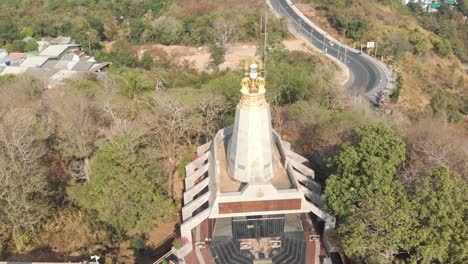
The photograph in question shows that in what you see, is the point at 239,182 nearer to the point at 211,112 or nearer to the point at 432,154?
the point at 211,112

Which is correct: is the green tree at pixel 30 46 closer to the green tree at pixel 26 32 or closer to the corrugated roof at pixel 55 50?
the corrugated roof at pixel 55 50

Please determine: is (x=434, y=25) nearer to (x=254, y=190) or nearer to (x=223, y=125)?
(x=223, y=125)

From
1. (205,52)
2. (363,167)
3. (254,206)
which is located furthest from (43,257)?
(205,52)

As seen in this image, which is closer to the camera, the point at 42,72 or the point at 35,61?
the point at 42,72

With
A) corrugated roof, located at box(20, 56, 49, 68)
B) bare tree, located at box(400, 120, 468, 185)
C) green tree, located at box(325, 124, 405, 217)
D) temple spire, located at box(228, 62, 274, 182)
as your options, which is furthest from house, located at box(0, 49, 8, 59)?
bare tree, located at box(400, 120, 468, 185)

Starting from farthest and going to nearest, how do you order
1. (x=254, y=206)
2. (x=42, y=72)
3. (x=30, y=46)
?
Answer: (x=30, y=46) < (x=42, y=72) < (x=254, y=206)

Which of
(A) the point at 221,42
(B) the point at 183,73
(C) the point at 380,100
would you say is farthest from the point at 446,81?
(B) the point at 183,73
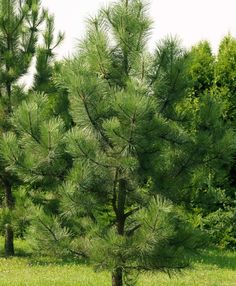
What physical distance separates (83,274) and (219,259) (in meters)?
4.63

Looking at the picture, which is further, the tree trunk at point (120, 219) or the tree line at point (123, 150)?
the tree trunk at point (120, 219)

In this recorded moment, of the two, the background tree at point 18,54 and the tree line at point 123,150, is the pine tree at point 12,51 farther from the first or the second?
the tree line at point 123,150

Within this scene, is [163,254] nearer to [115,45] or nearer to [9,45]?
[115,45]

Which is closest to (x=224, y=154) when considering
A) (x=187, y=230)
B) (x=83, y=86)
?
(x=187, y=230)

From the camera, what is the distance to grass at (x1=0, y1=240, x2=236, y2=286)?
10617 mm

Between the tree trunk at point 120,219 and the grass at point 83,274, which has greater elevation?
the tree trunk at point 120,219

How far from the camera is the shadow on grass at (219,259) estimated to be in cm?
1378

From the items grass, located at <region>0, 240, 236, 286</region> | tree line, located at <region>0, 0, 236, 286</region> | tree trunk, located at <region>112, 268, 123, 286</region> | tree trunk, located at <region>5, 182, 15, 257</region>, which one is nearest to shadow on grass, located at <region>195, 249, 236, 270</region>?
grass, located at <region>0, 240, 236, 286</region>

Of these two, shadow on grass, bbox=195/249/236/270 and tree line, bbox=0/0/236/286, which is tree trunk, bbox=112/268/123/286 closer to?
tree line, bbox=0/0/236/286

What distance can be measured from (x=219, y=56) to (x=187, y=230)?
12.2 meters

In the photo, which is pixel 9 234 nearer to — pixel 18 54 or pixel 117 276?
pixel 18 54

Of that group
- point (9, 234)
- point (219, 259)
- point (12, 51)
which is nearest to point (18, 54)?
point (12, 51)

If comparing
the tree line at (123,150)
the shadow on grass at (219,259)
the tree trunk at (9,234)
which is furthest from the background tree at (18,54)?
the tree line at (123,150)

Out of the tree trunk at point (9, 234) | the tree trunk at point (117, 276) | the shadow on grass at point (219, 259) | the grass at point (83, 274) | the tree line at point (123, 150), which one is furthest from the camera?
the tree trunk at point (9, 234)
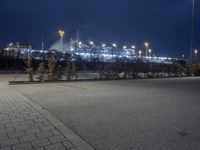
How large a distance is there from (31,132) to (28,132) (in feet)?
0.21

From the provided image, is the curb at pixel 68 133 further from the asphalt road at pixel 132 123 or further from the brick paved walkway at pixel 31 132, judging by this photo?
the asphalt road at pixel 132 123

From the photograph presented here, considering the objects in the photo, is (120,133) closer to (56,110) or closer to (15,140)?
(15,140)

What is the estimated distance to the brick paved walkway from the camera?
4.27m

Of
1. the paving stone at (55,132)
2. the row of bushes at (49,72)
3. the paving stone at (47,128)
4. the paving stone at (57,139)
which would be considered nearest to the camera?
the paving stone at (57,139)

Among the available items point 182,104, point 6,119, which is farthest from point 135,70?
point 6,119

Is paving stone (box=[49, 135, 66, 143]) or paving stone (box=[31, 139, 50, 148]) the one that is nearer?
paving stone (box=[31, 139, 50, 148])

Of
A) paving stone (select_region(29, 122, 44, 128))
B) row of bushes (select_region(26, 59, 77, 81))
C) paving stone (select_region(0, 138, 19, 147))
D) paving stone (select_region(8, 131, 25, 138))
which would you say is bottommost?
paving stone (select_region(0, 138, 19, 147))

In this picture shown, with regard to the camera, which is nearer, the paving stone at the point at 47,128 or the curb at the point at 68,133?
the curb at the point at 68,133

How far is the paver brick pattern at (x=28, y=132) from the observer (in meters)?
4.27

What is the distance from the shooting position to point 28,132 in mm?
5016

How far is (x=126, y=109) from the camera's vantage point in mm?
7457

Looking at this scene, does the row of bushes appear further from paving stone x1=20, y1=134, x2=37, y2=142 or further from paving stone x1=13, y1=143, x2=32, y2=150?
paving stone x1=13, y1=143, x2=32, y2=150

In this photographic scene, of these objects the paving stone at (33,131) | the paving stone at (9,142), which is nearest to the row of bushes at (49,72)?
the paving stone at (33,131)

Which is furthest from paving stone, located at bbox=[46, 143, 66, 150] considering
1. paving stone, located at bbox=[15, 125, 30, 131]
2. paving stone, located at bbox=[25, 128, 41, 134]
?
paving stone, located at bbox=[15, 125, 30, 131]
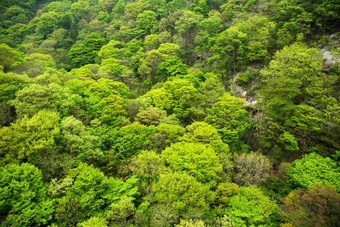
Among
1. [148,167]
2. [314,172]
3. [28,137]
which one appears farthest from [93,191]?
[314,172]

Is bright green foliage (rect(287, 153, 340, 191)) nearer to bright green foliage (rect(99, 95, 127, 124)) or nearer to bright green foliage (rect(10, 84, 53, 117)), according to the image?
bright green foliage (rect(99, 95, 127, 124))

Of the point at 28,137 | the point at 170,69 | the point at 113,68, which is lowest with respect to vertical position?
the point at 113,68

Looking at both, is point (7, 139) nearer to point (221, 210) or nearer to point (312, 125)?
point (221, 210)

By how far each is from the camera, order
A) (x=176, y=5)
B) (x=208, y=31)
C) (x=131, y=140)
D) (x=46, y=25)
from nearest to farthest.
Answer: (x=131, y=140)
(x=208, y=31)
(x=176, y=5)
(x=46, y=25)

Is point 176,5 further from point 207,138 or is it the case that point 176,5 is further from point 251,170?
point 251,170

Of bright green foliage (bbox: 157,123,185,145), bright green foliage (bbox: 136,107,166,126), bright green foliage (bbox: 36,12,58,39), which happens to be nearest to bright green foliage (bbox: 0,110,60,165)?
bright green foliage (bbox: 136,107,166,126)

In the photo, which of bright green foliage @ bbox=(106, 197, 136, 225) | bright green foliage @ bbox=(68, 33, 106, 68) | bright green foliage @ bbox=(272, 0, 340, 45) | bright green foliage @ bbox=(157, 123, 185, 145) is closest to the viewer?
bright green foliage @ bbox=(106, 197, 136, 225)

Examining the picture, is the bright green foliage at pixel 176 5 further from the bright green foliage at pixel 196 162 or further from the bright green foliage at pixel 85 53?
the bright green foliage at pixel 196 162
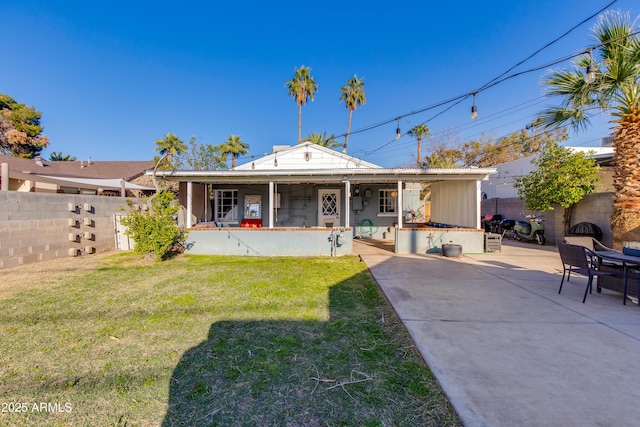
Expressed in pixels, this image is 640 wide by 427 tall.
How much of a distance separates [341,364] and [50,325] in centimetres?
370

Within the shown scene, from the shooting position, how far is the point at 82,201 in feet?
27.6

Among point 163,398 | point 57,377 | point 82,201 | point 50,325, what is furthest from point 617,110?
point 82,201

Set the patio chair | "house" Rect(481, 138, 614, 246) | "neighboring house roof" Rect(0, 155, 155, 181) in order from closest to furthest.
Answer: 1. the patio chair
2. "house" Rect(481, 138, 614, 246)
3. "neighboring house roof" Rect(0, 155, 155, 181)

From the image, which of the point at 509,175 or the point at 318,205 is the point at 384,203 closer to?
the point at 318,205

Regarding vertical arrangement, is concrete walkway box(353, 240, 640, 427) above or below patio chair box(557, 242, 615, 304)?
below

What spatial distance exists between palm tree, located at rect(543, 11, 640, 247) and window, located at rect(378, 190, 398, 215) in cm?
641

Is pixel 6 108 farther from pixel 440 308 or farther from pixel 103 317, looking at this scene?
pixel 440 308

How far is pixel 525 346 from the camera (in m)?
2.93

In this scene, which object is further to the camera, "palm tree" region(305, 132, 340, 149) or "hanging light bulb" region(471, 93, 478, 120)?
"palm tree" region(305, 132, 340, 149)

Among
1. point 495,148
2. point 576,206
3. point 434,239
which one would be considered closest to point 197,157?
point 434,239

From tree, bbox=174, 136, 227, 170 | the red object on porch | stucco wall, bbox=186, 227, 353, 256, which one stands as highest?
tree, bbox=174, 136, 227, 170

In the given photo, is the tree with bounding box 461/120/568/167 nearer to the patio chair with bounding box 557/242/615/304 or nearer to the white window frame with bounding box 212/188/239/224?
the white window frame with bounding box 212/188/239/224

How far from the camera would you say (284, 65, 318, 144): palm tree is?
82.8ft

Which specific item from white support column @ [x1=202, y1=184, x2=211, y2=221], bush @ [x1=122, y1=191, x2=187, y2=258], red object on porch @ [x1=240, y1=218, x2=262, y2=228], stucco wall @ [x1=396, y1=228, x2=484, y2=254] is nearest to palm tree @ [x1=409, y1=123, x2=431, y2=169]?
stucco wall @ [x1=396, y1=228, x2=484, y2=254]
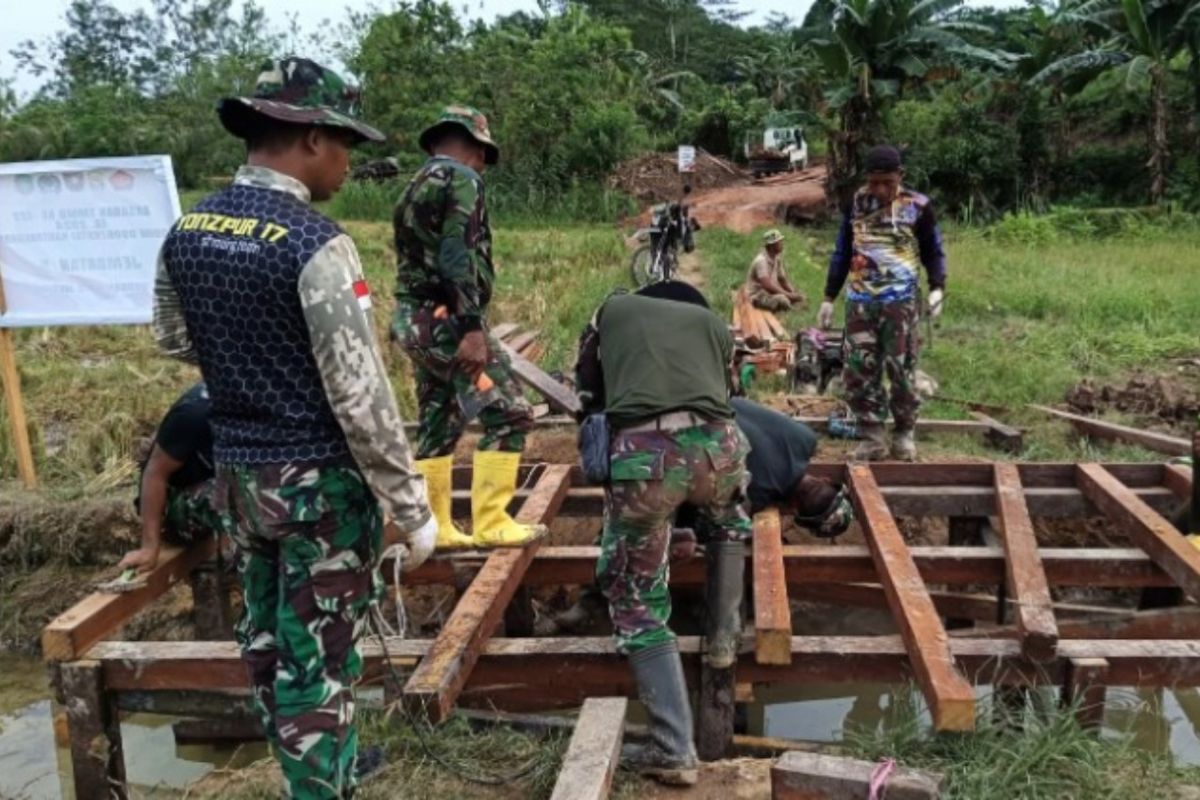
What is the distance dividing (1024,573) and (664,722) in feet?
5.02

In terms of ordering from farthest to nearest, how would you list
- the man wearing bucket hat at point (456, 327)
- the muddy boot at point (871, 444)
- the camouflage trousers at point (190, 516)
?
the muddy boot at point (871, 444)
the man wearing bucket hat at point (456, 327)
the camouflage trousers at point (190, 516)

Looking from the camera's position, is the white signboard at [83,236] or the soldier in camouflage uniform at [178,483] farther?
the white signboard at [83,236]

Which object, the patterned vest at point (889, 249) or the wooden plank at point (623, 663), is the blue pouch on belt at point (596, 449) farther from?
the patterned vest at point (889, 249)

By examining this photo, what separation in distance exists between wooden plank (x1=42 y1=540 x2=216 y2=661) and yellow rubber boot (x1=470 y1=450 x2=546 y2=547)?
1.04 m

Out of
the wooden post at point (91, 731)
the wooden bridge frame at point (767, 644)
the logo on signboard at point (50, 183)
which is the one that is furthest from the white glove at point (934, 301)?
the logo on signboard at point (50, 183)

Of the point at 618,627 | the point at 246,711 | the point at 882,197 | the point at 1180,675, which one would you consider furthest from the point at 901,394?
the point at 246,711

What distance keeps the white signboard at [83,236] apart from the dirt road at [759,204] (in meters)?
16.9

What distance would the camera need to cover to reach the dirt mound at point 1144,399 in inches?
257

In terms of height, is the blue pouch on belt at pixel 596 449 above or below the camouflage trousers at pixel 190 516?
above

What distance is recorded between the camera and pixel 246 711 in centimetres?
347

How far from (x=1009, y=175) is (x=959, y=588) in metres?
19.7

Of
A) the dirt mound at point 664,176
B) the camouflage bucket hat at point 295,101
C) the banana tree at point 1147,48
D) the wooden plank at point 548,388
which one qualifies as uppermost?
the banana tree at point 1147,48

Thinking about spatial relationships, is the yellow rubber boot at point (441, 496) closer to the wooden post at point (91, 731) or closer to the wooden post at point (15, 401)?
the wooden post at point (91, 731)

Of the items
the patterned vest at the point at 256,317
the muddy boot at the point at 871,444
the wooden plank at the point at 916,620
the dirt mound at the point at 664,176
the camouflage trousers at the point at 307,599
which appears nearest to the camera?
the patterned vest at the point at 256,317
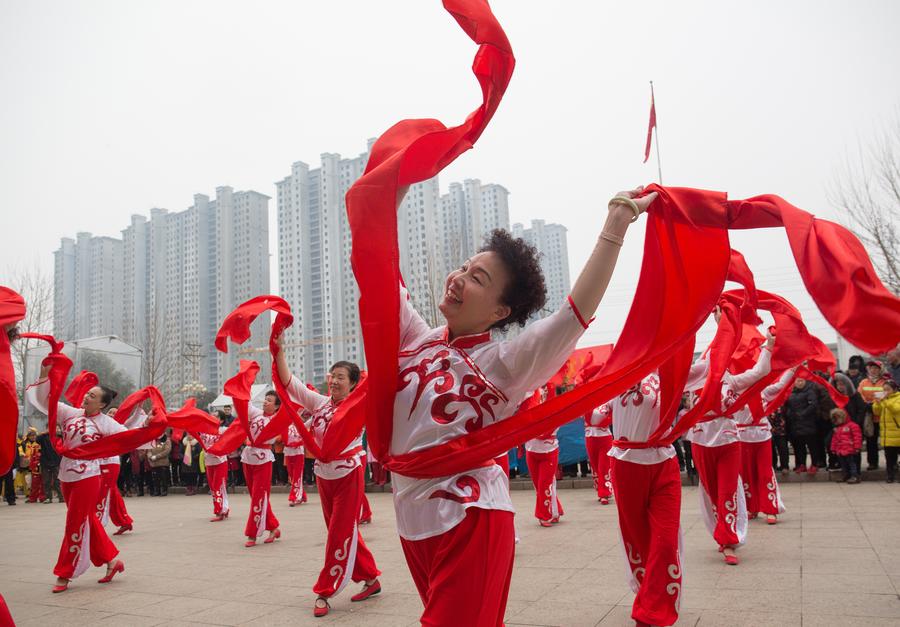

* * *

The exercise —
Rewrite the lines from the one containing "In terms of height, is" through the last line, substituting "timber board" for "wooden plank" and leaving everything else unchanged. Omit the pictures.

Full answer —
In terms of height, is the blue pouch on belt at pixel 596 449 above or below the camouflage trousers at pixel 190 516?
above

What distance is recorded between the camera and pixel 246 711 in centimetres?
347

How far from (x=1009, y=175) is (x=959, y=588) in metres?
19.7

Of
A) the dirt mound at point 664,176
B) the camouflage bucket hat at point 295,101
C) the banana tree at point 1147,48
D) the timber board at point 548,388
which one qualifies as uppermost?
the banana tree at point 1147,48

Thinking about spatial relationships, is the yellow rubber boot at point (441, 496) closer to the wooden post at point (91, 731) or closer to the wooden post at point (15, 401)?
the wooden post at point (91, 731)

Of the items
the patterned vest at the point at 256,317
the muddy boot at the point at 871,444
the timber board at the point at 916,620
the dirt mound at the point at 664,176
the camouflage trousers at the point at 307,599
which appears nearest to the camera?
the patterned vest at the point at 256,317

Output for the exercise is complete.